Urteil : Kein Datenschutzverstoß wegen fehlender Schutzmaßnahmen vor Daten-Scraping : aus der RDV 1/2023 Seite 65 bis 66
(AG Strausberg, Urteil vom 13. Oktober 2022 – 25 C 95/21 –)
Die Erhebung öffentlich zugänglicher Daten durch Scraping ist nicht unbefugt bzw. unrechtmäßig. Verantwortliche trifft deshalb keine Pflicht, Schutzvorkehrungen gegen diesen Prozess zu implementieren.
(Nicht amtlicher Leitsatz)
Zum Sachverhalt:
Am 14.01.2014 rief der Kläger die Registrierungsseite der von der Beklagten betriebenen F.-Plattform auf mit dem Ziel, sich als Nutzer zu registrieren. Dort wurde er aufgefordert, seinen Vor- und Nachnamen, sein Geburtsdatum, sein Geschlecht und seine Nutzer-ID anzugeben. Weiter hieß es auf der Seite: „Indem du auf Registrieren klickst, … bestätigt (du) unsere Datenverwendungsrichtlinien … gelesen zu haben“. Die Datenverwendungsrichtlinien enthalten u.a. Angaben dazu, welche der vom Nutzer erteilten Informationen immer öffentlich zugänglich sind – nämlich Name, Profil- und Titelbilder, Netzwerke, Geschlecht, Nutzername und Nutzer-ID – und die Angabe, dass öffentlich zugängliche Informationen jeder, also auch Personen außerhalb von F., sehen kann. Wegen des weiteren Inhalts der Datenverwendungsrichtlinien wird auf die Anlage B 16 zum Beklagtenschriftsatz vom 31.08.2022 verwiesen. Der Kläger machte in der Folge die geforderten Angaben und registrierte sich als Nutzer. Neben den zwingend zu tätigenden Angaben teilte er auch seine Telefonnummer mit.

Aufgaben:
1/ Zitiere das Urteil zum Daten-Scraping vollständig und wortgetreu.
2/ Stelle sämtliche Zeilen der nachfolgenden Datensätze als JSON-Liste von Zeichenketten dar, eine Zeichenkette pro Zeile, und lass Leerzeilen weg.

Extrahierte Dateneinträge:
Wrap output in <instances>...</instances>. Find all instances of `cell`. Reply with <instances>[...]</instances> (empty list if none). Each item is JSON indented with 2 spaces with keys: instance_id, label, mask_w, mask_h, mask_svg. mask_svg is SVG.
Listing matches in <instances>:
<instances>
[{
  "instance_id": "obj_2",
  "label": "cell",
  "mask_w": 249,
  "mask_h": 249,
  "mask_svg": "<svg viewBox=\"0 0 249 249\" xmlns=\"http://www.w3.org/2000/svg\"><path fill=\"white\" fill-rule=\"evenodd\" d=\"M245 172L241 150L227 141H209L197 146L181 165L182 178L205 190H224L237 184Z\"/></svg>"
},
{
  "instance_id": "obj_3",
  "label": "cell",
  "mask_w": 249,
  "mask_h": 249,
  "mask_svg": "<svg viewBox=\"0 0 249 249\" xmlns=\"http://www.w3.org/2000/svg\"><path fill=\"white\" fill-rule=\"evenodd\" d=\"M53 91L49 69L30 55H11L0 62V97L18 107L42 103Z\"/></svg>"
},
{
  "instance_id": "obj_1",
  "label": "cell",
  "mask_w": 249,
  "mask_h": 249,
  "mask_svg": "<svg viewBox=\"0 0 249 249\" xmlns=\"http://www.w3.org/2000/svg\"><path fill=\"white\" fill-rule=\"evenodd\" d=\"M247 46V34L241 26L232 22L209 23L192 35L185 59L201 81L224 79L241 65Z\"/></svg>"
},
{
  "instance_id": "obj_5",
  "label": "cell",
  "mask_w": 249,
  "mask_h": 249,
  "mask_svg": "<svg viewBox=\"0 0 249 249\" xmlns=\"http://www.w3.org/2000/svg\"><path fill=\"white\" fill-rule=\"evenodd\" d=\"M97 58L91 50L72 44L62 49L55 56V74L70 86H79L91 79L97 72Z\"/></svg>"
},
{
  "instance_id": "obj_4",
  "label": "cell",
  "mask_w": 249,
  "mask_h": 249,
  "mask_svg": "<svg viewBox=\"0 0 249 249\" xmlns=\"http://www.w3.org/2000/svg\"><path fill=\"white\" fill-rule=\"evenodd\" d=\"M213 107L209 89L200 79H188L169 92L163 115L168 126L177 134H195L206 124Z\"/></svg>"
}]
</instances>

Ergebnisse:
1/
Urteil : Kein Datenschutzverstoß wegen fehlender Schutzmaßnahmen vor Daten-Scraping : aus der RDV 1/2023 Seite 65 bis 66
(AG Strausberg, Urteil vom 13. Oktober 2022 – 25 C 95/21 –)
Die Erhebung öffentlich zugänglicher Daten durch Scraping ist nicht unbefugt bzw. unrechtmäßig. Verantwortliche trifft deshalb keine Pflicht, Schutzvorkehrungen gegen diesen Prozess zu implementieren.
(Nicht amtlicher Leitsatz)
Zum Sachverhalt:
Am 14.01.2014 rief der Kläger die Registrierungsseite der von der Beklagten betriebenen F.-Plattform auf mit dem Ziel, sich als Nutzer zu registrieren. Dort wurde er aufgefordert, seinen Vor- und Nachnamen, sein Geburtsdatum, sein Geschlecht und seine Nutzer-ID anzugeben. Weiter hieß es auf der Seite: „Indem du auf Registrieren klickst, … bestätigt (du) unsere Datenverwendungsrichtlinien … gelesen zu haben“. Die Datenverwendungsrichtlinien enthalten u.a. Angaben dazu, welche der vom Nutzer erteilten Informationen immer öffentlich zugänglich sind – nämlich Name, Profil- und Titelbilder, Netzwerke, Geschlecht, Nutzername und Nutzer-ID – und die Angabe, dass öffentlich zugängliche Informationen jeder, also auch Personen außerhalb von F., sehen kann. Wegen des weiteren Inhalts der Datenverwendungsrichtlinien wird auf die Anlage B 16 zum Beklagtenschriftsatz vom 31.08.2022 verwiesen. Der Kläger machte in der Folge die geforderten Angaben und registrierte sich als Nutzer. Neben den zwingend zu tätigenden Angaben teilte er auch seine Telefonnummer mit.

2/
[
  "Wrap output in <instances>...</instances>. Find all instances of `cell`. Reply with <instances>[...]</instances> (empty list if none). Each item is JSON indented with 2 spaces with keys: instance_id, label, mask_w, mask_h, mask_svg. mask_svg is SVG.",
  "Listing matches in <instances>:",
  "<instances>",
  "[{",
  "  \"instance_id\": \"obj_2\",",
  "  \"label\": \"cell\",",
  "  \"mask_w\": 249,",
  "  \"mask_h\": 249,",
  "  \"mask_svg\": \"<svg viewBox=\\\"0 0 249 249\\\" xmlns=\\\"http://www.w3.org/2000/svg\\\"><path fill=\\\"white\\\" fill-rule=\\\"evenodd\\\" d=\\\"M245 172L241 150L227 141H209L197 146L181 165L182 178L205 190H224L237 184Z\\\"/></svg>\"",
  "},",
  "{",
  "  \"instance_id\": \"obj_3\",",
  "  \"label\": \"cell\",",
  "  \"mask_w\": 249,",
  "  \"mask_h\": 249,",
  "  \"mask_svg\": \"<svg viewBox=\\\"0 0 249 249\\\" xmlns=\\\"http://www.w3.org/2000/svg\\\"><path fill=\\\"white\\\" fill-rule=\\\"evenodd\\\" d=\\\"M53 91L49 69L30 55H11L0 62V97L18 107L42 103Z\\\"/></svg>\"",
  "},",
  "{",
  "  \"instance_id\": \"obj_1\",",
  "  \"label\": \"cell\",",
  "  \"mask_w\": 249,",
  "  \"mask_h\": 249,",
  "  \"mask_svg\": \"<svg viewBox=\\\"0 0 249 249\\\" xmlns=\\\"http://www.w3.org/2000/svg\\\"><path fill=\\\"white\\\" fill-rule=\\\"evenodd\\\" d=\\\"M247 46V34L241 26L232 22L209 23L192 35L185 59L201 81L224 79L241 65Z\\\"/></svg>\"",
  "},",
  "{",
  "  \"instance_id\": \"obj_5\",",
  "  \"label\": \"cell\",",
  "  \"mask_w\": 249,",
  "  \"mask_h\": 249,",
  "  \"mask_svg\": \"<svg viewBox=\\\"0 0 249 249\\\" xmlns=\\\"http://www.w3.org/2000/svg\\\"><path fill=\\\"white\\\" fill-rule=\\\"evenodd\\\" d=\\\"M97 58L91 50L72 44L62 49L55 56V74L70 86H79L91 79L97 72Z\\\"/></svg>\"",
  "},",
  "{",
  "  \"instance_id\": \"obj_4\",",
  "  \"label\": \"cell\",",
  "  \"mask_w\": 249,",
  "  \"mask_h\": 249,",
  "  \"mask_svg\": \"<svg viewBox=\\\"0 0 249 249\\\" xmlns=\\\"http://www.w3.org/2000/svg\\\"><path fill=\\\"white\\\" fill-rule=\\\"evenodd\\\" d=\\\"M213 107L209 89L200 79H188L169 92L163 115L168 126L177 134H195L206 124Z\\\"/></svg>\"",
  "}]",
  "</instances>"
]